Het Hoogwaterbeschermingsprogramma (HWBP) werkt aan het waterveilig houden van Nederland. De grootschalige projecten, zoals dijkversterkingen, hebben echter een behoorlijke CO2-voetafdruk en veel impact op de omgeving. Zijn er alternatieve benaderingen, die minder belastend zijn voor klimaat en omgeving en misschien zelfs een positieve impact hebben? Die vragen staan centraal tijdens deze parallelsessie, met gespreksleider Suzanne Blonk.

Kijk hier de parallelsessie terug via YouTube

Gesleep met grond

Josan Tielen, HWBP, vertelt hoe het ervoor staat met de opgave om de komende 30 jaar  1.500 kilometer aan dijken en 500 sluizen en gemalen te versterken. “Zo’n 10 procent is nu klaar, dus er moet nog veel worden gedaan”, zegt ze. “Dit is het moment om water en bodem sturend te maken bij iedere schop die de grond in gaat.” 80 procent van de CO2-uitstoot bij werkzaamheden aan een project, ontstaat door het zogeheten grondverzet: het ‘gesleep met grond’. “Het is dus belangrijk doelmatig te ontwerpen en de materiaalvraag te beperken.” Dat laatste kun je doen door grond van dichtbij gebruiken, aldus Tielen. Daarmee kun je ook andere beleidsdoelen realiseren. “Het HWBP, een van de grote uitvoeringsprogramma’s binnen het Deltaprogramma, speelt daarmee een belangrijke rol als aanjager voor integrale projecten.”

Voorbeeldproject: Well

Regina Havinga van het HWBP vertelt over grondgestuurd ontwerp in Well (Noord-Limburg), een combinatie van dijkversterking en rivierverruiming. “Deze aanpak leidde tot een halvering van het grondverzet en meer dan 10 procent kostenbesparing”, zegt ze. “Er waren ook andere pluspunten: nieuwe riviernatuur, ruimte voor natuurinclusieve landbouw, herstel van cultuurhistorie, en er hoefde maar één keer een schop in de grond.”

Verschillende loketten

Annelies Heidekamp van het ministerie van Infrastructuur en Waterstaat: “Als business case is dit een heel goed verhaal, en dat helpt ons om verder te kijken: waar kunnen we dit ook zo doen?”.” Keesjan van den Herik, gebiedsregisseur bij het Waterschap Limburg, vindt het wel een goed voorbeeld, maar ziet nog wel een belemmering: “Het blijft lastig de kosten van zo’n integraal project te verantwoorden bij alle verschillende loketten.” 

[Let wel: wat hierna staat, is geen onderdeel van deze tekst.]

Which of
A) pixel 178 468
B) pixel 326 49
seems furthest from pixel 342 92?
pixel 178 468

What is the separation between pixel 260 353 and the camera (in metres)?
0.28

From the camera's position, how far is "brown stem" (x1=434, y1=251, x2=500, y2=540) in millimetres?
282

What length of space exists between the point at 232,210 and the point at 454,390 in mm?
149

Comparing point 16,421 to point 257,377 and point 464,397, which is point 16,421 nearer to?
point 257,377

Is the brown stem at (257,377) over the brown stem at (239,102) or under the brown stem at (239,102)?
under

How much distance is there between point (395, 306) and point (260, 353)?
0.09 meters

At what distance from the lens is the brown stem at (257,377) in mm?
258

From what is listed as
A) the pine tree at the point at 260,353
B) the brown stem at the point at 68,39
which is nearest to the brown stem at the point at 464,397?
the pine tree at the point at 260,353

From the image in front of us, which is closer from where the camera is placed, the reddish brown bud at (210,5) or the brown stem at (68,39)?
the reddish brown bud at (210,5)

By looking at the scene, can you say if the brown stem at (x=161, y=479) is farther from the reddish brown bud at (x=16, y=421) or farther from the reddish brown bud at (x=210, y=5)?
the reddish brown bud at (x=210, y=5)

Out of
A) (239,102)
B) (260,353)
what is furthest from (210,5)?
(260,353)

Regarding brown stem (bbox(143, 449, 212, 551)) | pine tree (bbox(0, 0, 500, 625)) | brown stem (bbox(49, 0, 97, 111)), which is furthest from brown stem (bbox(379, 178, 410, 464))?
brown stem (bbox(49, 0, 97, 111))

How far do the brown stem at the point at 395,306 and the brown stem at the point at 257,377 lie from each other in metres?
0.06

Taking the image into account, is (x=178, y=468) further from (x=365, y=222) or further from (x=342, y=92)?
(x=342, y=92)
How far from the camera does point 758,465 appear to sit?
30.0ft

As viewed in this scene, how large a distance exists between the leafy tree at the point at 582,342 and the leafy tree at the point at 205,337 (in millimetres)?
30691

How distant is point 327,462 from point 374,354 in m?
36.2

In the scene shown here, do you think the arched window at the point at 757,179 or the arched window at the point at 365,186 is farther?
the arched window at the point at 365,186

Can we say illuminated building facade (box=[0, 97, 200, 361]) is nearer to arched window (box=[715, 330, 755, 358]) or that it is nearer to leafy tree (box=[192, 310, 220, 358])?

Voorbeeldproject: Schiermonnikoog

Johannes Veenstra, omgevingsmanager van Wetterskip Fryslân, vertelt over de samenwerking tussen verschillende partijen om van Schiermonnikoog een duurzaam en autonoom eiland te maken. Ook hier is dijkversterking nodig, en er zijn uitdagingen ten aanzien van drinkwaterwinning, waterveiligheid en natuurbescherming. “Die zaken zijn mooi te koppelen”, zegt Veenstra. “De eerste stappen zijn heel vlot gezet, dankzij ondersteuning vanuit het HWBP.” Rigide wetgeving vormt een beperking, aldus Veenstra. “Uitvoering is lastig, in zo’n dynamisch natuurgebied als Schiermonnikoog. Er is veel juridische woordgymnastiek voor nodig, en dat zou niet de bedoeling moeten zijn.”

Mia Michels van Nationaal Park Schiermonnikoog en Anne Meijer, projectleider gebiedsgerichte aanpak provincie Fryslân, vertellen over de werkwijze en het succes van de stuurgroep van het project. “Hoewel de belangen soms uiteenlopen, is de uitkomst toch vaak een consensus”, zegt Michels. “Het advies dat daaruit voortkomt, is dan ook leidend voor bestuurders.”